◆ DIRECTIONS FOR THIS TASK:
Pictures stay out of the copy. Retype exactly the lines below from the one with "Side profile of" through the one with "Moderner Außenbereich mit".

DATA EXTRACT: Begin

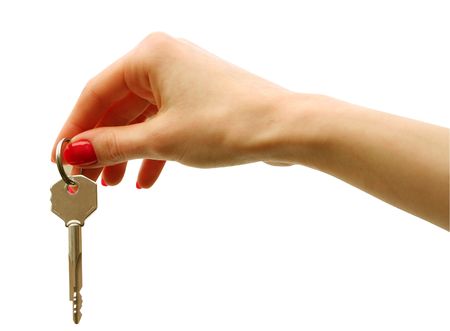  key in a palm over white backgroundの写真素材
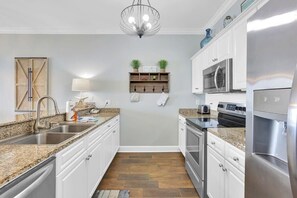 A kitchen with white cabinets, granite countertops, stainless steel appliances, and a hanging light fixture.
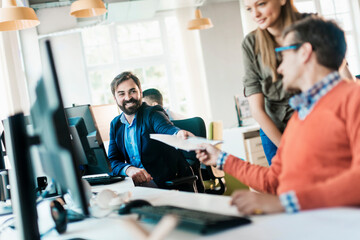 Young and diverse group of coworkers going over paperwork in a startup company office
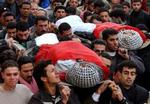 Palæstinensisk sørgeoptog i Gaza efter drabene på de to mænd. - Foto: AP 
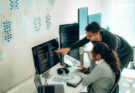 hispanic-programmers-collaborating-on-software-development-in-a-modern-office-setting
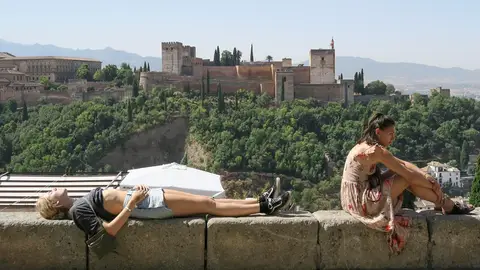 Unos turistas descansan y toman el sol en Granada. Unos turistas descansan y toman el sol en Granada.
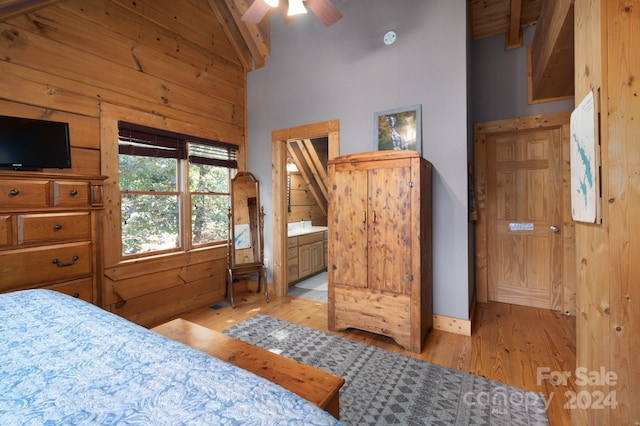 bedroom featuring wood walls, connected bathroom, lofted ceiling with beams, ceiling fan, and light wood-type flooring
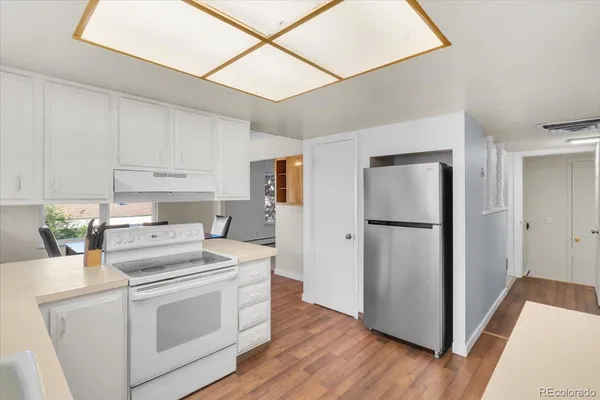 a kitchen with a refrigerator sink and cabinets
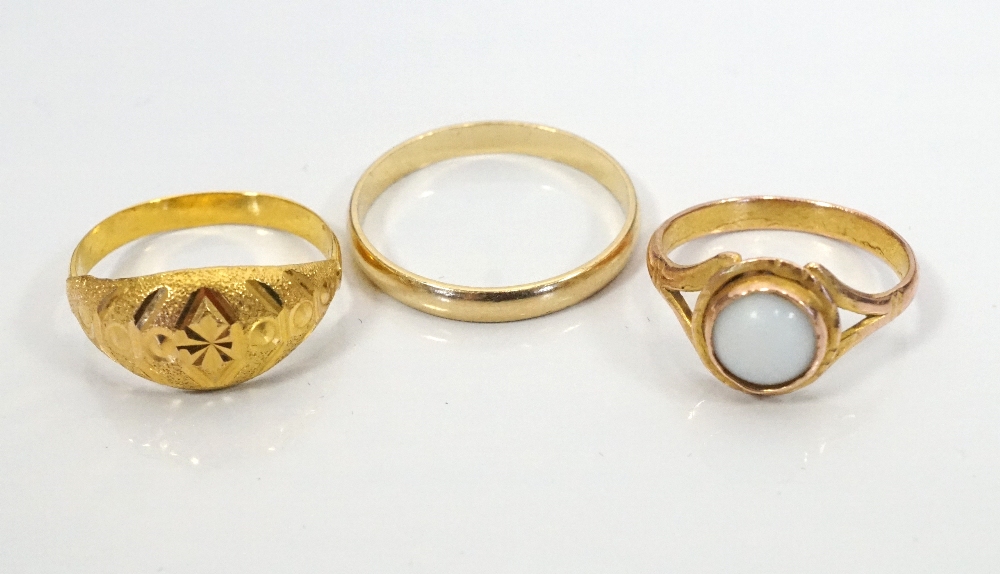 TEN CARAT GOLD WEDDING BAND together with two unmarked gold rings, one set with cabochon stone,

DATA EXTRACT: End
DATA EXTRACT: Begin

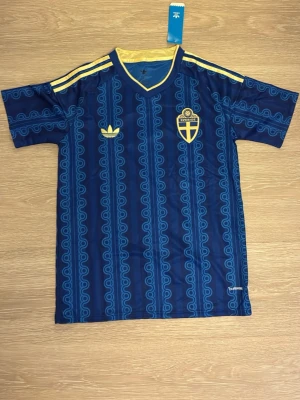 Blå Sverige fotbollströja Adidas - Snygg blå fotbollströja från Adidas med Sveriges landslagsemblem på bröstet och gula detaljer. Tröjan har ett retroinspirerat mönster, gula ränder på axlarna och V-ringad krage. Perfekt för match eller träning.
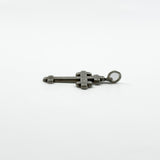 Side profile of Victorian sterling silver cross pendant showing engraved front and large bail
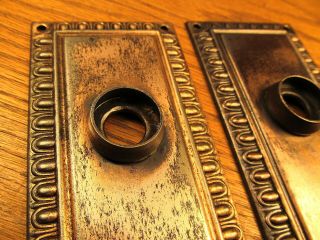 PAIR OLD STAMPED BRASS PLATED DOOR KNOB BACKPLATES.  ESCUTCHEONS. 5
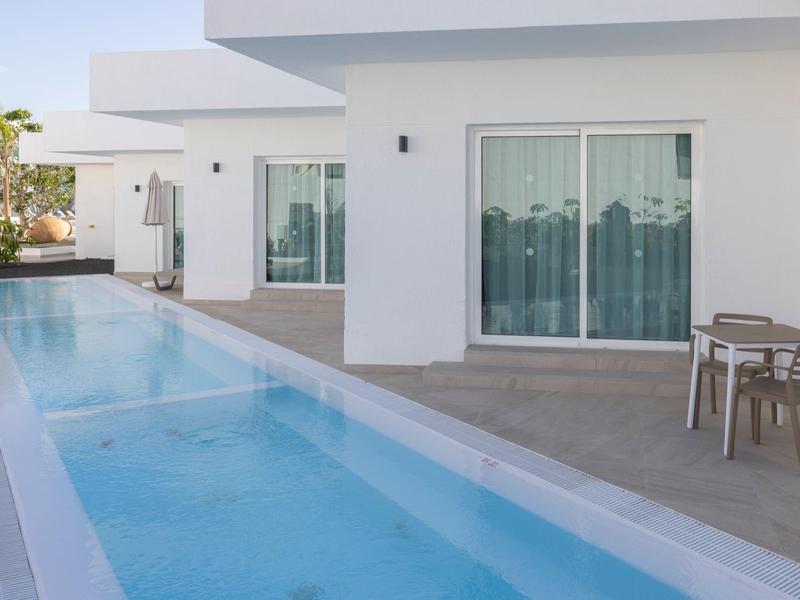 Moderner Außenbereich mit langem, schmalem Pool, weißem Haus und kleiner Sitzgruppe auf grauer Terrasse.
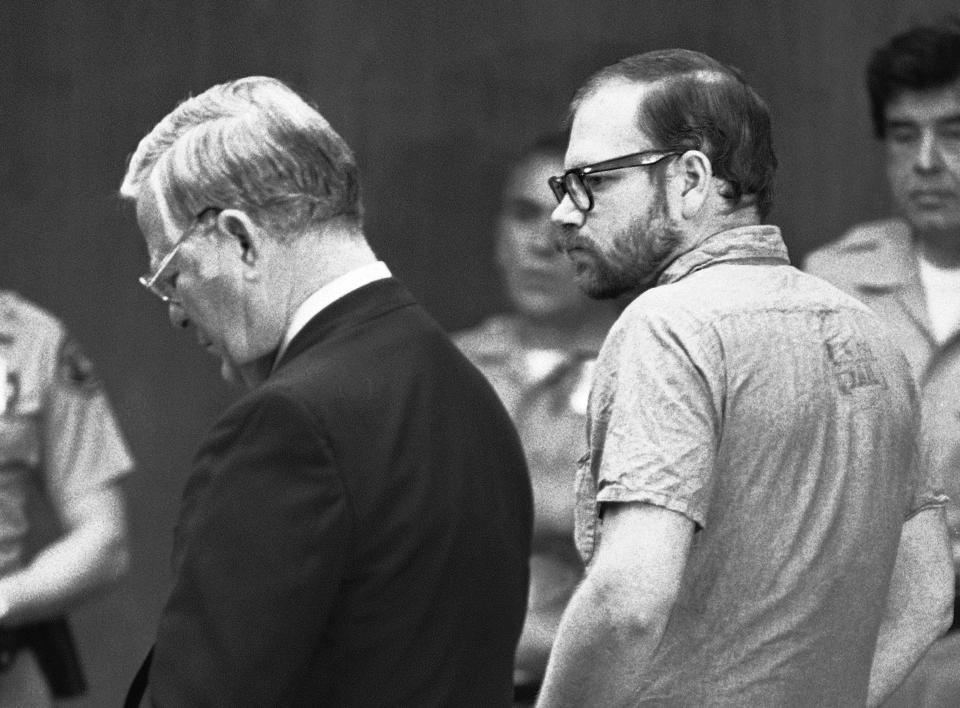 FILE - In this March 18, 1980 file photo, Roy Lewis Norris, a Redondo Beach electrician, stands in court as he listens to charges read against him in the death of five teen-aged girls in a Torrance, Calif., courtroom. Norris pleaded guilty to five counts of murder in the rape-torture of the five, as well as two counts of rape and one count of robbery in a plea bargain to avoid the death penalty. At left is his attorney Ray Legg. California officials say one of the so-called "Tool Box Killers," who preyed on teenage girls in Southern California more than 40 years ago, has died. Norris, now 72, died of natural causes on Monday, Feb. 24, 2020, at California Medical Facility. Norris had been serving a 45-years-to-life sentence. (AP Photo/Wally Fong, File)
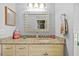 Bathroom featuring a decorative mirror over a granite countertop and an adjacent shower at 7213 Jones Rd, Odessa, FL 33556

DATA EXTRACT: End

◆ RESPONSE:
 Side profile of Victorian sterling silver cross pendant showing engraved front and large bail
 PAIR OLD STAMPED BRASS PLATED DOOR KNOB BACKPLATES.  ESCUTCHEONS. 5
 Moderner Außenbereich mit langem, schmalem Pool, weißem Haus und kleiner Sitzgruppe auf grauer Terrasse.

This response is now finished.